Também e muito mais operável.
Erros comuns
- Tratar strangler fig como sinonimo automático de microsservico.
- Não ter uma fronteira clara de roteamento.
- Mover vários fluxos ao mesmo tempo e perder visibilidade.
- Criar lado novo sem estratégia de aposentadoria do velho.
- Usar o nome do padrão para esconder falta de critério técnico.
Como um senior pensa
Quem tem mais experiência raramente pergunta:
“Como aplico strangler fig aqui?”
Pergunta mais isto:
“Qual a menor fronteira controlavel que me permite mover esse comportamento sem apostar a empresa em um corte único?”
Esse jeito de pensar usa o padrão como ferramenta, não como fantasia de arquitetura.
O que o entrevistador quer ver
Em entrevista, o avaliador quer ver se você entende o mecanismo, não se decorou nome de catalogo.
Você sobe de nivel quando:
- explica o papel da fronteira de roteamento
- fala de convivencia entre velho e novo
- mostra que a migração e incremental e observável
- evita associar o padrão automaticamente a microsservicos
Uma resposta forte costuma soar assim:
“Eu usaria a lógica de strangler fig criando uma fronteira onde o fluxo pode ser redirecionado aos poucos. Assim consigo mover partes pequenas para a implementação nova, comparar comportamento, ampliar com controle e aposentar o legado sem um corte único.”
Strangler fig bom não vende revolução. Ele compra transição segura.

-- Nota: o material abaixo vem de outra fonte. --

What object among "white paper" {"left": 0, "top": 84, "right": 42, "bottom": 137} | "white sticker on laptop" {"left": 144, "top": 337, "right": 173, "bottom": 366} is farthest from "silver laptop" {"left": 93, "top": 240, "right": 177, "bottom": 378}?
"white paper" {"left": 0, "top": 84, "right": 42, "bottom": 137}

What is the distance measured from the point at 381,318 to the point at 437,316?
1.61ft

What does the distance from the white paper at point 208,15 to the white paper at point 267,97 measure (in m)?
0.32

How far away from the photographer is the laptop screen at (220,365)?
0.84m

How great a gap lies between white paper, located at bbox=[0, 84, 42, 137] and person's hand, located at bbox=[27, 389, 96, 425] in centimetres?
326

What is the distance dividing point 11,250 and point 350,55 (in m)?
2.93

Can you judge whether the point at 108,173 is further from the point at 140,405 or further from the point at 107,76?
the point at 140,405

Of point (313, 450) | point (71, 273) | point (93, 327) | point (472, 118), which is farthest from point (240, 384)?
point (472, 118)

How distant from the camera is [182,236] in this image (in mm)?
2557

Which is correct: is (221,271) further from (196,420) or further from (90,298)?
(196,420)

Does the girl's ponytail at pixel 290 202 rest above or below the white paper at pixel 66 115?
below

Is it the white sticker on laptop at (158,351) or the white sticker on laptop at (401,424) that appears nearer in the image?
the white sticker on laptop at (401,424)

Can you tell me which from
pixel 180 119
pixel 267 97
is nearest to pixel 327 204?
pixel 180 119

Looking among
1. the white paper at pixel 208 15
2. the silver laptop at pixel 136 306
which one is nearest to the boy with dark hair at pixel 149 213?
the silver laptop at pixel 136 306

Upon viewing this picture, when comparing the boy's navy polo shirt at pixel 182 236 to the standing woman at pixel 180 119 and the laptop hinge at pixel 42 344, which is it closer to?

Quando o nome do padrão fica mais claro do que o plano de migração, a conversa piorou.
Resumo rápido
O que vale manter na cabeça
- Strangler fig e sobre mover tráfego e responsabilidade aos poucos, não sobre desenhar fronteiras perfeitas no primeiro dia.
- O valor do padrão esta em reduzir risco de migração, não em deixar a arquitetura com cara moderna.
- Se você não consegue observar, rotear e reverter, chamar de strangler fig não muda nada.
- Substituicao incremental funciona melhor quando escolhe fatias pequenas e critérios claros de corte.
Checklist de pratica
Use isto ao responder
- Consigo explicar strangler fig sem soar como catalogo de padrão?
- Sei dizer qual o papel de roteamento na estratégia?
- Consigo descrever como velho e novo convivem durante a migração?
- Sei responder em entrevista quando essa estratégia faz sentido e quando e complicacao gratuita?